This article was originally posted to Seyfarth’s Global Privacy Watch blog.

Employers looking to enhance their suite of employee benefit programs, and focused on lessons learned during the pandemic on wellbeing, are interested in providing greater access to wellness tools. And, the vendors who support those tools are more than happy to provide them. Global spend in the health and wellness market would be around $24.8 billion in 2023 according to a study by Kilo Health. Wellness apps and wearables abound in all sorts of areas — from counting steps to nutrition to mental health to physical fitness to financial fitness. These tools are relatively inexpensive to provide and easily accessible to the workforce – many times with just a simple download to a smartphone. And, best of all they’re completely private with no middle man, and only the employee seeing their own data and progress. Right?  Well — not so fast. 

Federal Law

HIPAA is the federal statute that protects the privacy and security of individually identifiable health information, called Protected Health Information or PHI. Many people (plan sponsors and covered participants alike) assume that the wellness apps and the data they contain are protected by HIPAA. However, HIPAA does not address all types of health information.  For HIPAA to apply, the information must be created or maintained by a “covered entity”.  Covered entities are generally health care providers (e.g., doctors, hospitals, pharmacies) and health plans. 

Where the developer or license holder of a health application is a covered entity, and that entity maintains the application and the data that it collects, the underlying data will receive the protections of HIPAA. For example, a pharmacy may be the entity who is supplying patients with the access to the online application to manage their medications. In that case, the provider will have to design its security systems and protocols to meet HIPAA’s high standards.

However, many times the developer of a wellness application is not a health care provider and the application is not utilized by a provider for detecting, curing, mitigating, treating or preventing diseases. Common examples of these types of applications are those that track individuals’ walking steps or offer a tracker for weight or blood pressure. In this case, reviewing the privacy policy of the application and making an informed decision before loading personal information is critical.

On the other hand, where an employer is considering enhancing its benefits offering to include access to a wellness application or device, that benefit may be offered under and as part of its health plan. A clear example of this could be a heart monitor used for an individual complaining of an irregular or racing heartbeat. But, also a fitness tracker provided as part of the health plan’s wellness benefit could fall into this category. In that case, the wellness vendor will likely be functioning as a business associate to the health plan, and the individually identifiable health data collected on the app or device will be HIPAA PHI. This means that the vendor and the health plan will need to enter into a HIPAA compliant business associate agreement that lays out the possible uses of the PHI and how it is to be secured.

State Law

Where an ERISA health plan is not involved, and HIPAA therefore would not apply, employers should still consider the implications of state law. A number of states are getting into the privacy game by passing their own privacy laws. As part of these initiatives, the states are attempting to plug the holes around health data privacy which are present in the scope of HIPAA. For example, California, Texas, and Florida all endeavor to regulate the use of health data when used for purposes of “profiling”. Washington State passed a privacy statute directly pointed at health information.

However, almost all states’ privacy laws, with the exception of California’s, have an exclusion for information collected in the scope of an employment relationship. While providing benefits (and collecting information) related to workforce well-being is definitely an interest to the employer, the scope of the exclusion in these state privacy laws has not been litigated. As such, it is not clear if work place-adjacent activity, like the provision of wellness apps, would be covered by the employee exception in any given state.
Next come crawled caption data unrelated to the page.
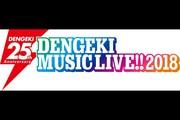 DENGEKI 25th Anniversary DENGEKI MUSIC LIVE!! 2018 ライブビューイング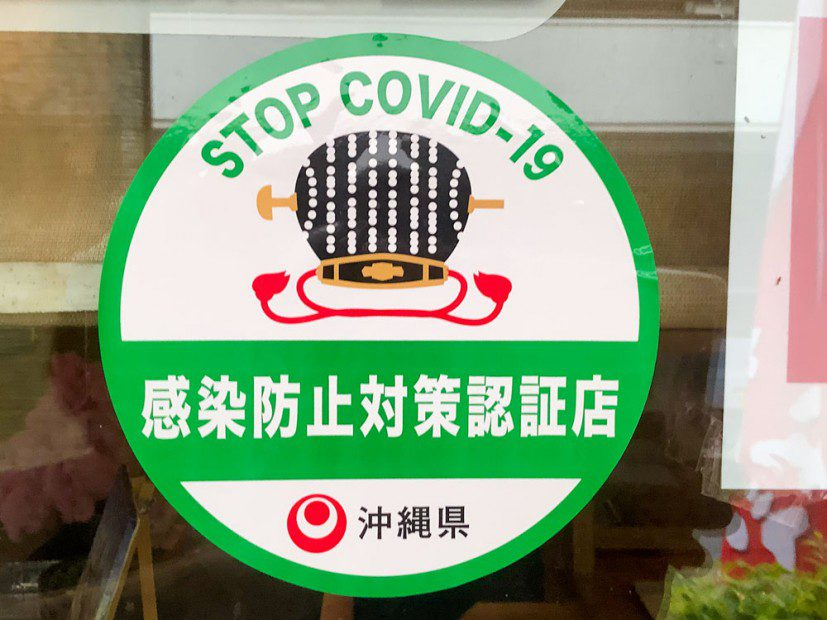 コロナウイルス対策にご協力のお願い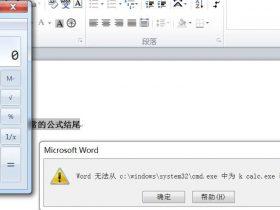 鱼叉钓鱼:利用 Office 文档进行 DDE 攻击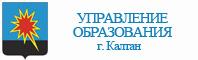 Управление образования г. Калтан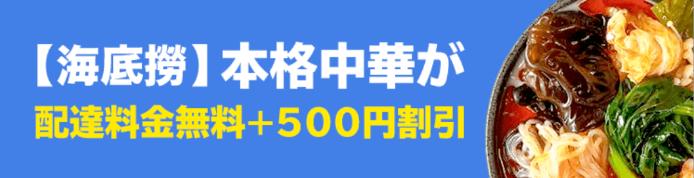 DiDiフードクーポン・キャンペーン【兵庫限定・海底撈が配達料金無料&500円割引】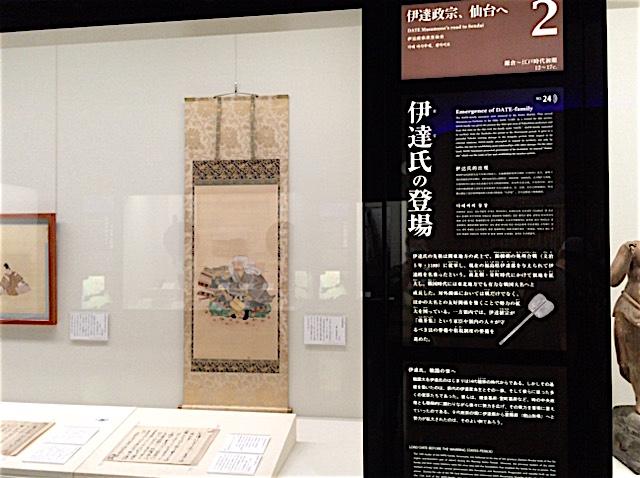 0724仙台博物館3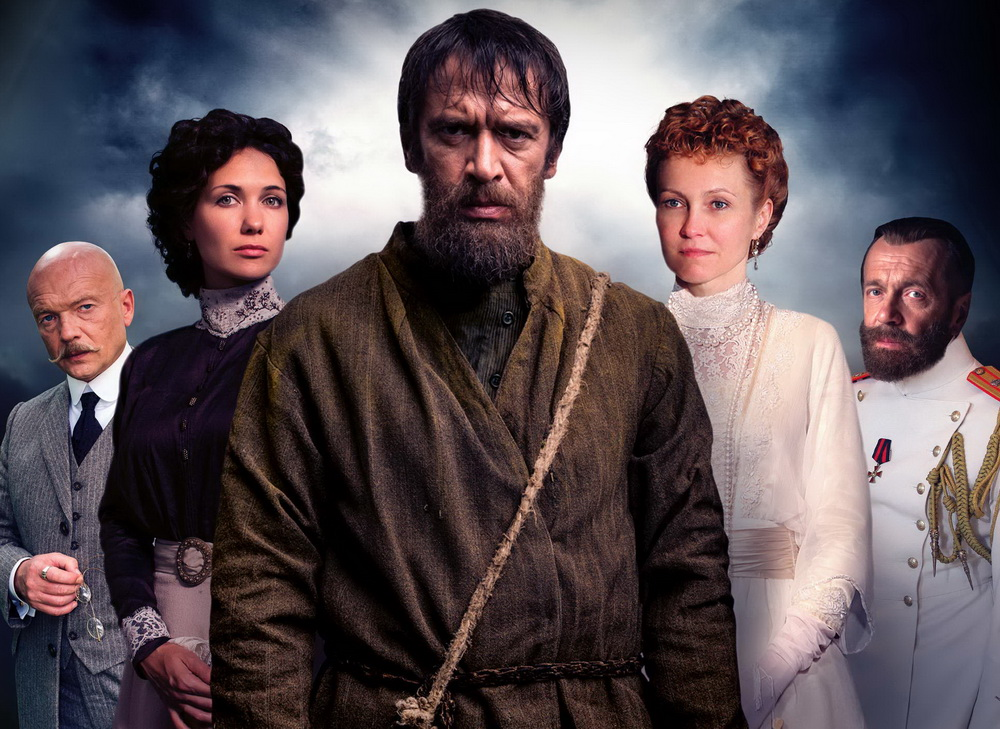 """Rasputin"" will be released on television screens in Europe"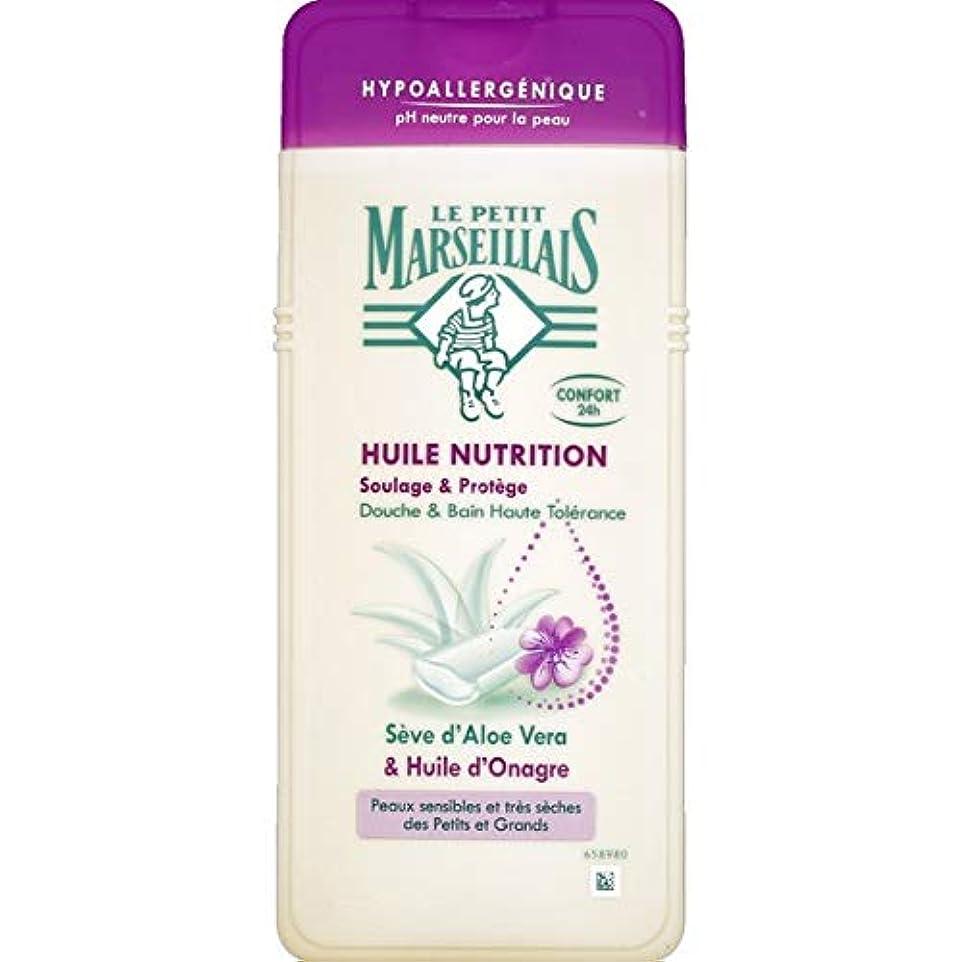 主張クッション話「アロエベラ」と「オレンジオイル」 石鹸不使用 低刺激 敏感肌用 中性 ミセルシャワージェル フランスの「ル?プティ?マルセイユ(Le Petit Marseillais)」650ml ボディウォッシュ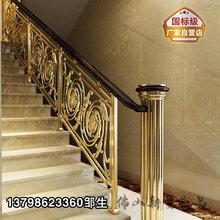 供應設計鋁樓梯銅扶手鋁藝銅樓梯護欄優質商家五星服務圖片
Effectively, what this means is that even if HIPAA doesn’t apply to the employer’s provision of wellness apps or wearables, it is possible that a state law will apply. Therefore, it is possible that the employer will need to have its own privacy compliance program related to the collection and use of the wellness data.

Ultimately, employers who are deploying wellness apps need to consider the privacy implications at both the federal and state level before roll-out. If not, it is possible that the employer may generate privacy law liability without fully understanding its risk.